The statistics indicate that women are disproportionately impacted. Emily and Jane are members of several online pain support groups. Says “Emily,” whose name has been changed to protect her identity, her multiple health problems associated with prior surgical processes to repair teenage scoliosis are now advancing faster than she can cope. Unable to work at 34, and denied for disability, her attempts to access chronic pain and orthopedic support have resulted in being laughed at when she asks for appointments related to what she believes are broken hardware and a deteriorating spine. The response to her inquiries for care from providers in her region are met with ‘get some insurance.’

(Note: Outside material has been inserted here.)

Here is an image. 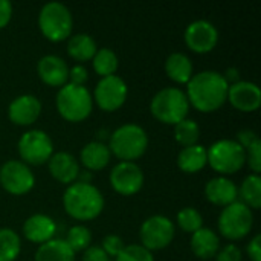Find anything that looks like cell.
<instances>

“Jane,” a resident in another part of the state, is dealing with Fibromyalgia, Osteoporosis, Scoliosis and more. She lost her job and her insurance in March of 2014 due to advancing disease processes. She has been depending on the County Health Department ever since. She has been offered ibuprofen which is ineffective, and is finding it increasingly difficult to deal with her pain levels, fatigue, anxiety and depression. Her joints have begun to swell and hurt more than normal and her blood pressure is elevated due to mitral valve prolapse. She admits to relying on the kindness of strangers for cannabis (illegal in Tennessee) as a means for temporary pain relief on the worst of days. She has not applied for food stamps for that very reasons and regularly goes without food. Because she has not had access to appropriate health care, she was denied when she filed for social security disability because her medical evidence was lacking. Importantly, she would rather be working – her social isolation is a large contributor to depression.